▸ **WYBRANY TEKST**
++++++
BLOGOWE WIEŚCI

BLOGOWE WIEŚCI





W Klanie Burzy

Sprawa znikających kotów w klanie nadal oficjalnie nie została wyjaśniona. Zaginął jeden ze starszych, Tropiący Szlak, natomiast Piaszczysta Zamieć prawdopodobnie został napadnięty przez samotników. Chodzą plotki, że mogą być oni połączeni z niedawno wygnanym Czarną Łapą. Również główny medyk, przez niewyjaśnioną sprawę został oddalony od swoich obowiązków, większość spraw powierzając w łapy swojej uczennicy. Gdyby tego było mało, w tych napiętych czasach do obozu została przyprowadzona zdezorientowana i dość pokiereszowana pieszczoszka, a przynajmniej tak została przedstawiona klanowi. Czy jej pojawienie się w klanie, nie wzmocni już i tak od dawna panującego w nim napięcia?

W Klanie Klifu

Do klanu szczęśliwie (chociaż zależy kogo się o to zapyta) powróciła zaginiona medyczka, Liściaste Futro. Niestety nawet jej obecność nie mogła powstrzymać ani katastrofy, jaką była szalejąca podczas Pory Nagich Liści epidemia zielonego kaszlu, ani utraty jednego z żyć przez Srokoszową Gwiazdę na zgromadzeniu. Aktualnie osłabieni klifiacy próbują podnieść się na łapy i zapomnieć o katastrofie.

W Klanie Nocy

Srocza Gwiazda wprowadza władzę dziedziczną, a także "rodzinę królewską". Po ciężkim porodzie córki i śmierci jednej z nowonarodzonych wnuczek, Srocza Gwiazda znika na całą noc, wracając dopiero następnego poranka, wraz z kontrowersyjnymi wieściami. Aby zabezpieczyć przyszłe kocięta przed podzieleniem losu Łabędź, ogłasza rolę Piastunki, a zaszczytu otrzymania tego miana dostępuje Kotewkowa Łapa, obecnie zwana Kotewkowym Powiewem. Podczas tego samego zebrania ogłasza także, że każdy kolejny lider Klanu Nocy będzie musiał pochodzić z jej rodu, przeprowadza ceremonię, podczas której ona i jej rodzina otrzymują krwisty symbol kwitnącej lilii wodnej na czole - znak władzy i odrodzenia.
Nie wszystkim jednak ta decyzja się spodobała, a to, jakie efekty to przyniesie, Klan Nocy może się dowiedzieć szybciej niż ktokolwiek by tego chciał.
Zaginęły dwie kotki - Cedrowa Rozwaga, a jakiś czas później Kaczy Krok. Patrole nadal często odwiedzają okolice, gdzie ostatnio były widziane, jednak bezskutecznie

W Klanie Wilka

klan znalazł się w wyjątkowo ciężkiej sytuacji niespodziewanie tracąc liderkę, Szakalą Gwiazdę. Jej śmierć pociągnęła za sobą również losy Gęsiego Wrzasku jak i kilku innych wojowników i uczniów Klanu Wilka, a jej zastępca, Błękitna Gwiazda, intensywnie stara się obmyślić nowa strategię działania i sposobu na odbudowanie świetności klanu. Niestety, nie wszyscy są zadowoleni z wyboru nowego zastępcy, którym została Wieczorna Mara.
++++++
▸ **PRZEDSTAWIONY MATERIAŁ**
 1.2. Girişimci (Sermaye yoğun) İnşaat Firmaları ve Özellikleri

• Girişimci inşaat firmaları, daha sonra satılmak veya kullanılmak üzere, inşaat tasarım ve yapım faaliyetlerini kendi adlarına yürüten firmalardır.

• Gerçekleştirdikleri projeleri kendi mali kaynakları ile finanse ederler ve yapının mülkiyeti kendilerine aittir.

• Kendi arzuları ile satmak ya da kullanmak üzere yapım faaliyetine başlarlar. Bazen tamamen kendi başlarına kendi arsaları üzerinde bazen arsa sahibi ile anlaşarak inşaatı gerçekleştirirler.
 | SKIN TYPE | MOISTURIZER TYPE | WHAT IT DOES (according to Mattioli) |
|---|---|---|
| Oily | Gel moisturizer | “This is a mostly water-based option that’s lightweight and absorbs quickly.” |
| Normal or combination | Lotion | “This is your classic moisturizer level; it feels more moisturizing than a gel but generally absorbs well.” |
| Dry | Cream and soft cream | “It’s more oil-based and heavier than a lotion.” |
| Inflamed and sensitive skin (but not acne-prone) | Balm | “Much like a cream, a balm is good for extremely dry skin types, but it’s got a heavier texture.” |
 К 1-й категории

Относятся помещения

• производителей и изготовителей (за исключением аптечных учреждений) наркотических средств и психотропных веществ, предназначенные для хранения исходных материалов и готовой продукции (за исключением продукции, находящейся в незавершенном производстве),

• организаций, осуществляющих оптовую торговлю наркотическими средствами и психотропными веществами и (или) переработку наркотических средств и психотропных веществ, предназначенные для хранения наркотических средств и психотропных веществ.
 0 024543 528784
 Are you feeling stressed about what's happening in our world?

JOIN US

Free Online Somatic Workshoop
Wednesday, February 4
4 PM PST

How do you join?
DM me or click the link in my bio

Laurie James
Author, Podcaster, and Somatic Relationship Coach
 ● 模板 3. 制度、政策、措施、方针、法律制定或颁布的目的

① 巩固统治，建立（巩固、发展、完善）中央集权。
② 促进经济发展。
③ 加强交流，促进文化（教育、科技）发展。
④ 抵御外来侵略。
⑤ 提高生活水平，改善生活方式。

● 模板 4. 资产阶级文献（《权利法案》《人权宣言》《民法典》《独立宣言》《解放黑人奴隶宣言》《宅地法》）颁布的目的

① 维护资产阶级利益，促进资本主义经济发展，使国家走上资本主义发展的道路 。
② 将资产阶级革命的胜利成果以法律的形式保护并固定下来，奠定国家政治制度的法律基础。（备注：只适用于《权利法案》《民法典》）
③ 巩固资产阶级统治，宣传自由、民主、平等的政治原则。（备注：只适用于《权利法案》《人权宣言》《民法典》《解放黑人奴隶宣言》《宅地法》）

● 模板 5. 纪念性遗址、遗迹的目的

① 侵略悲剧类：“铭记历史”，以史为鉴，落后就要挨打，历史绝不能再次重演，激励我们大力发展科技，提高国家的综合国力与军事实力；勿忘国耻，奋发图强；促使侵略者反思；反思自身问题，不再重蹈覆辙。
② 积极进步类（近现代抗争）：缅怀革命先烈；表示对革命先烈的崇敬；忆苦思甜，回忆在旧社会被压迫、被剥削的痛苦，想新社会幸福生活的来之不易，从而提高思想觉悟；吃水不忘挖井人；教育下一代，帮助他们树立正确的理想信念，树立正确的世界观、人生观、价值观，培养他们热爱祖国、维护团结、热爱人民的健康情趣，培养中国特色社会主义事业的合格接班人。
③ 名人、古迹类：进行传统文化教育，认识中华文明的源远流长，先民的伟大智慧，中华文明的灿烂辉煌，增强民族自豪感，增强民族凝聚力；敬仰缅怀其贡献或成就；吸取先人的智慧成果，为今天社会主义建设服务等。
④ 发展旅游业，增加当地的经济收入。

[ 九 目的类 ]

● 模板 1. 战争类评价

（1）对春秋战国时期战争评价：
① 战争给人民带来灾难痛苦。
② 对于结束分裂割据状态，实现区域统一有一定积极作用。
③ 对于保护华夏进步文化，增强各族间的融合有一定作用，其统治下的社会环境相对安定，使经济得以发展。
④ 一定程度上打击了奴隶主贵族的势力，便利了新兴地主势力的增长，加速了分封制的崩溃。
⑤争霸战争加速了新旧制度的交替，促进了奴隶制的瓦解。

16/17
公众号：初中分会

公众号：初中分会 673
++++++
▸ **POLECENIE 1**
Oceń, czy poniższe stwierdzenia są zgodne z tekstem o klanach. Przy każdym odpowiedz „tak” lub „nie” i przytocz dosłownie rozstrzygający fragment.
(a) W Klanie Klifu epidemia zielonego kaszlu szalała podczas Pory Nagich Liści.
(b) Nowym zastępcą w Klanie Wilka została Błękitna Gwiazda.
(c) Miano Piastunki otrzymała Kotewkowa Łapa.
▸ **POLECENIE 2**
Odpowiedz krótko na pytania do tekstu o klanach.
(a) Który ze starszych zaginął w Klanie Burzy?
(b) Jak nazywa się medyczka, która powróciła do Klanu Klifu?
(c) Które dwie kotki zaginęły w Klanie Nocy?
▸ **POLECENIE 3**
Dopisz dalszy ciąg tekstu o klanach, zaczynając od miejsca, w którym się kończy.
Materiał nie odgrywa tu żadnej roli.

▸ **ODPOWIEDŹ 1**
(a) Tak: „katastrofy, jaką była szalejąca podczas Pory Nagich Liści epidemia zielonego kaszlu”.
(b) Nie: „nie wszyscy są zadowoleni z wyboru nowego zastępcy, którym została Wieczorna Mara”.
(c) Tak: „a zaszczytu otrzymania tego miana dostępuje Kotewkowa Łapa, obecnie zwana Kotewkowym Powiewem”.

▸ **ODPOWIEDŹ 2**
(a) Tropiący Szlak.
(b) Liściaste Futro.
(c) Cedrowa Rozwaga i Kaczy Krok.

▸ **ODPOWIEDŹ 3**
Oskarżona o niedopełnienie swoich obowiązków i przyczynienie się do śmierci kociąt samego lidera, Wilczej Łapy i Cisowej Łapy, Kunia Norka stała się więzieniem własnego klanu.

W Owocowym Lesie

Zapanował chaos. Rozpoczął się wraz ze zniknęciem jednej z córek lidera, co poskutkowało jego nerwową reakcją i wyżywaniem się na swoich podwładnych. Sprawy jednak wymknęły się spod całkowitej kontroli dopiero w momencie, w którym… zniknął sam przywódca! Nikt nie wie co się stało ani gdzie aktualnie przebywa. Nie znaleziono żadnego tropu.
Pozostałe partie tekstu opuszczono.